[GRASS-dev] multi-threaded r.mapcalc

Fri Jan 9 11:51:50 EST 2009

Markus Neteler wrote:

> > I have added experimental multi-threading support to r.mapcalc in 7.0
> > (r34440). It isn't enabled by default; to enable it, use
> > "make USE_PTHREAD=1". It only uses a handful of pthread functions, so
> > there's a reasonable chance of it working on MacOSX and/or Windows
> > (with the pthread-win32 library).
> >
> > You can change the number of worker threads by setting the WORKERS
> > environment variable.
> 
> A curiosity: is the approach completely different from the parallelization
> implemented in r.li.*?

AFAICT, r.li uses a daemon and separate processes.

> > The parallelism is limited to evaluation of argument expressions to
> > functions and operators.
> 
> This is not entirely clear to me:
> "evaluation of argument expressions" - isn't this done only one time
> when invoking r.mapcalc with a formula?

Evaluation is what r.mapcalc is doing all the time that it's running. 
The top-level expressions are evaluated for each map row. Evaluating a
function call (which includes infix operators) requires first
evaluating each argument expression to an argument value (i.e. a row
of data), then calling the function on the argument values.

(Data extract)

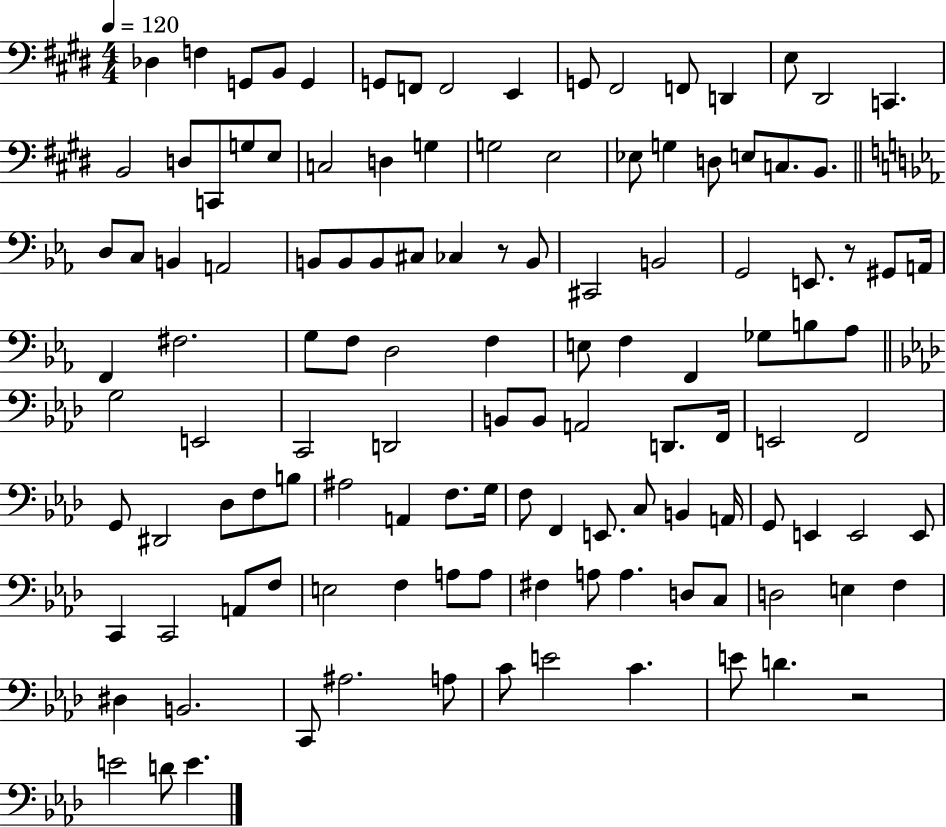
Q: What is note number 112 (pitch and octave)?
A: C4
...
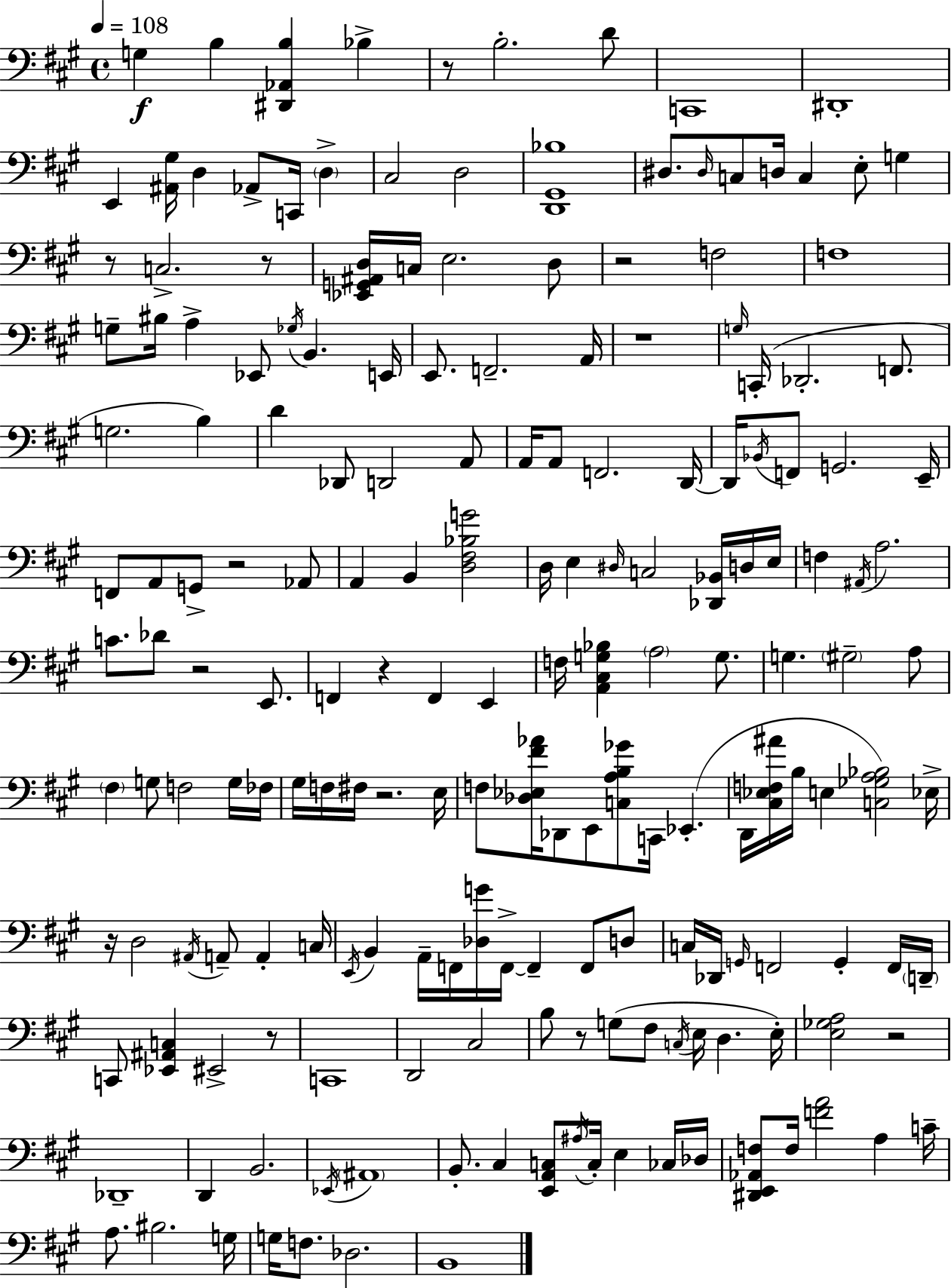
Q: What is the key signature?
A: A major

(Goal) Reproduce the entire mailing-list post on multi-threaded r.mapcalc, character for character, including its quoted replies.

(Written answer)
[GRASS-dev] multi-threaded r.mapcalc

Fri Jan 9 11:51:50 EST 2009

Markus Neteler wrote:

> > I have added experimental multi-threading support to r.mapcalc in 7.0
> > (r34440). It isn't enabled by default; to enable it, use
> > "make USE_PTHREAD=1". It only uses a handful of pthread functions, so
> > there's a reasonable chance of it working on MacOSX and/or Windows
> > (with the pthread-win32 library).
> >
> > You can change the number of worker threads by setting the WORKERS
> > environment variable.
> 
> A curiosity: is the approach completely different from the parallelization
> implemented in r.li.*?

AFAICT, r.li uses a daemon and separate processes.

> > The parallelism is limited to evaluation of argument expressions to
> > functions and operators.
> 
> This is not entirely clear to me:
> "evaluation of argument expressions" - isn't this done only one time
> when invoking r.mapcalc with a formula?

Evaluation is what r.mapcalc is doing all the time that it's running. 
The top-level expressions are evaluated for each map row. Evaluating a
function call (which includes infix operators) requires first
evaluating each argument expression to an argument value (i.e. a row
of data), then calling the function on the argument values.